= Text passage =
_ _ _ _ _
PA Unplugged

A PA Unplugged Public Health Announcement

Slow Tech Your Life

Five steps to take back your family's time, attention, and connection.

Step 1 · You

It starts with technoference

Technoference:when technology gets in the way of crucial interpersonal relations and engagement. The buzz mid-conversation. The scroll at the playground. The email at dinner. It's real enough that the term appears in the glossary of the 2026 U.S. Surgeon General's advisory on the harms of screen use.

Kids feel it, and now research measures it. A 2026 study of 600 U.S. adolescents, “Mommy, do you love your phone more than me?”, found that the more device-distracted teens perceived their parents to be, the less secure their attachment to those parents — the bond that carries kids through adolescence.

Slow tech starts with the adult in the room, because kids do what we do, not what we say. We know how hard it is for usto manage our phones — they're addictive by design — so no willpower lecture here. Instead: audit yourself. Check your screen time report. Notice the moments your phone pulls you out of. Then work the next four steps, for yourself first and your kids second.
_ _ _ _ _
= The data =
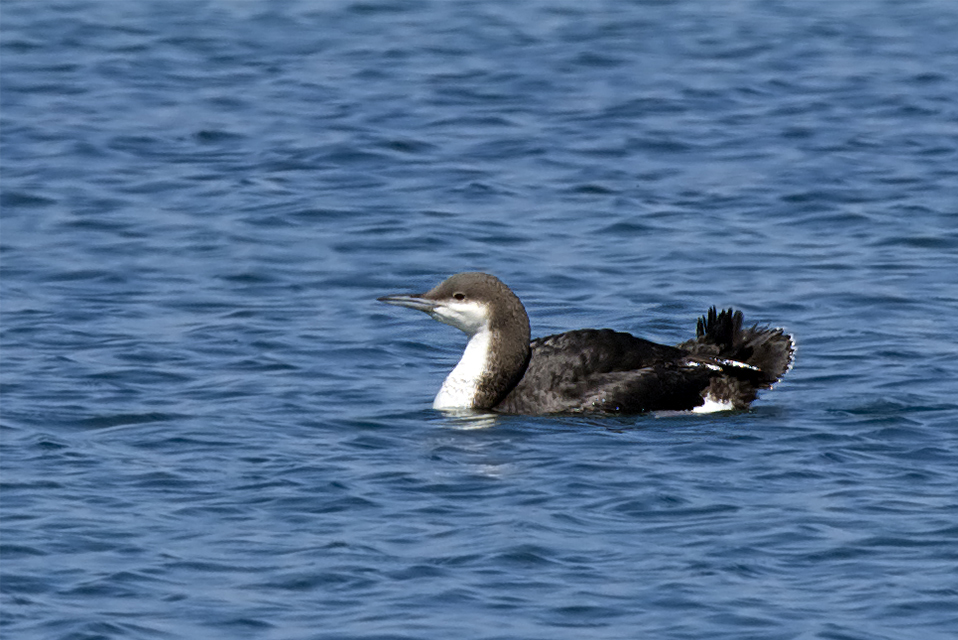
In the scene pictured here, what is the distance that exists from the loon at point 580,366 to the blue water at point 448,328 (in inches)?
6.9

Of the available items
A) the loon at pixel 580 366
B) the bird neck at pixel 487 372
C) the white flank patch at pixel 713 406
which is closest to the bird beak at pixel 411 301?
the loon at pixel 580 366

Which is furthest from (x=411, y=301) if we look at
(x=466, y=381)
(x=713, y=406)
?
(x=713, y=406)

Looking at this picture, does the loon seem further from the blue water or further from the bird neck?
the blue water

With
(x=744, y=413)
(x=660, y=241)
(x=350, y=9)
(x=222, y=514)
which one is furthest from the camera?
(x=350, y=9)

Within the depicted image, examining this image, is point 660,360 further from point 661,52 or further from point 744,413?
point 661,52

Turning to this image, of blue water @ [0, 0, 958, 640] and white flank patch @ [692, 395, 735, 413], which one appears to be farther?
white flank patch @ [692, 395, 735, 413]

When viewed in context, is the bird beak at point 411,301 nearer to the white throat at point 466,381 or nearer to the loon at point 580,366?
the loon at point 580,366

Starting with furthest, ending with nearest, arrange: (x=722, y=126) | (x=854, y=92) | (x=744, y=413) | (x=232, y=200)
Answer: (x=854, y=92)
(x=722, y=126)
(x=232, y=200)
(x=744, y=413)

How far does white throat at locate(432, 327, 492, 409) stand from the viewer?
12359 mm

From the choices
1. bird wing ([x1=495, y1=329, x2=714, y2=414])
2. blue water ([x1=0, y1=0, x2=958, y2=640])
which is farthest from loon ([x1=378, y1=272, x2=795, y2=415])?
blue water ([x1=0, y1=0, x2=958, y2=640])

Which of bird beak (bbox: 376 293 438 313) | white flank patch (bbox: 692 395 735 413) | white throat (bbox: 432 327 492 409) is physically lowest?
white flank patch (bbox: 692 395 735 413)

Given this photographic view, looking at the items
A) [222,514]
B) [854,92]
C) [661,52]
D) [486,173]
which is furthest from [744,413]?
[661,52]

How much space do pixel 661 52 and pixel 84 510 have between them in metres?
16.0

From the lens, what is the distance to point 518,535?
965 cm
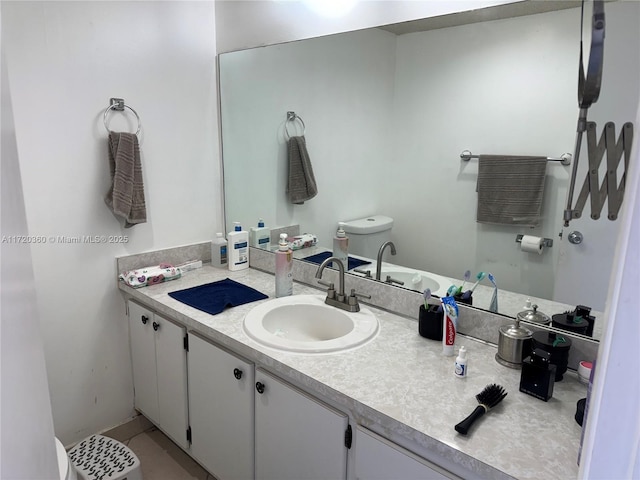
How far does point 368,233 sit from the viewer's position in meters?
1.84

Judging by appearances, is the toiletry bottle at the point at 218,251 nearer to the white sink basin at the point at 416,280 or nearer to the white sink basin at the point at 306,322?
the white sink basin at the point at 306,322

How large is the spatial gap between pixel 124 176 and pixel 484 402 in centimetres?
161

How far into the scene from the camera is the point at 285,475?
4.63 feet

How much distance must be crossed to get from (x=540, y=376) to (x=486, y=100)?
882 mm

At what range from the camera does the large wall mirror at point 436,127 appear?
Answer: 129 cm

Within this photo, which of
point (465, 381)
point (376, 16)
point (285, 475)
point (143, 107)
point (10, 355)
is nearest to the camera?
point (10, 355)

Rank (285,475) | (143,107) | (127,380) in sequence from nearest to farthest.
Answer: (285,475) → (143,107) → (127,380)

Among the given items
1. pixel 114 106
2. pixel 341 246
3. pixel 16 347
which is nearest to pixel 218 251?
pixel 341 246

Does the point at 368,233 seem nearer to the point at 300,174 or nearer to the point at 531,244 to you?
the point at 300,174

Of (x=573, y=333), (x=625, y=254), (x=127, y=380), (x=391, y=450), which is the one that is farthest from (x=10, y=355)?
(x=127, y=380)

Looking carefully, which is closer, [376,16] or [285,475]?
[285,475]

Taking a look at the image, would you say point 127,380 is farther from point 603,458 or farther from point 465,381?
point 603,458

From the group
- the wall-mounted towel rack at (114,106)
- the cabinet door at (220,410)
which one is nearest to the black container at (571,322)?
_ _ _ _ _
= Required actions =
[a] Answer these questions using the PA Unplugged announcement:
(i) How many steps does the announcement offer for taking back a family's time, attention, and connection?
(ii) How many U.S. adolescents were in the 2026 study it cites?
(iii) In which document's glossary does the term "technoference" appear?
[b] Decide whether each statement agrees with the PA Unplugged announcement. Give yes or no and quote the deciding words.
(i) The announcement gives readers a lecture on willpower.
(ii) The 2026 study linked teens' perception of device-distracted parents to less secure attachment.
(iii) Readers are told to work the steps for their kids first.
[c] Carry the PA Unplugged announcement forward from its last sentence.

= Responses to the tasks =
[a]
(i) Five steps.
(ii) 600 U.S. adolescents.
(iii) The 2026 U.S. Surgeon General's advisory on the harms of screen use.

[b]
(i) No: "so no willpower lecture here."
(ii) Yes: "the more device-distracted teens perceived their parents to be, the less secure their attachment to those parents"
(iii) No: "for yourself first and your kids second."

[c]
Step 2 · Your Device

Make it boring, then unpack it

Three settings changes today:

  • Turn off notifications and vibrations for everything that isn't a human.
  • Grayscale. A phone without color is a tool, not a slot machine.
  • Delete ALL social media, games, and gambling. If it's engineered to keep you, it goes.

Need reinforcements? App blockers with teeth: Brick physically locks apps behind a device on your wall, and Opal and Foqos schedule access so the decision is made once, not two hundred times a day.

Then unpack your phone. Tech companies spent two decades packing every tool you own into one glowing rectangle. Take them back out and fill your home with analog alternatives — each one does its job and lets you go:

Unpack your phone: a smartphone showing 'nothing to see here' surrounded by its analog replacements — wall clock, alarm clock, records and CDs, landline, camera, atlas and maps, wallet, reference books, print, day planner, and calculator.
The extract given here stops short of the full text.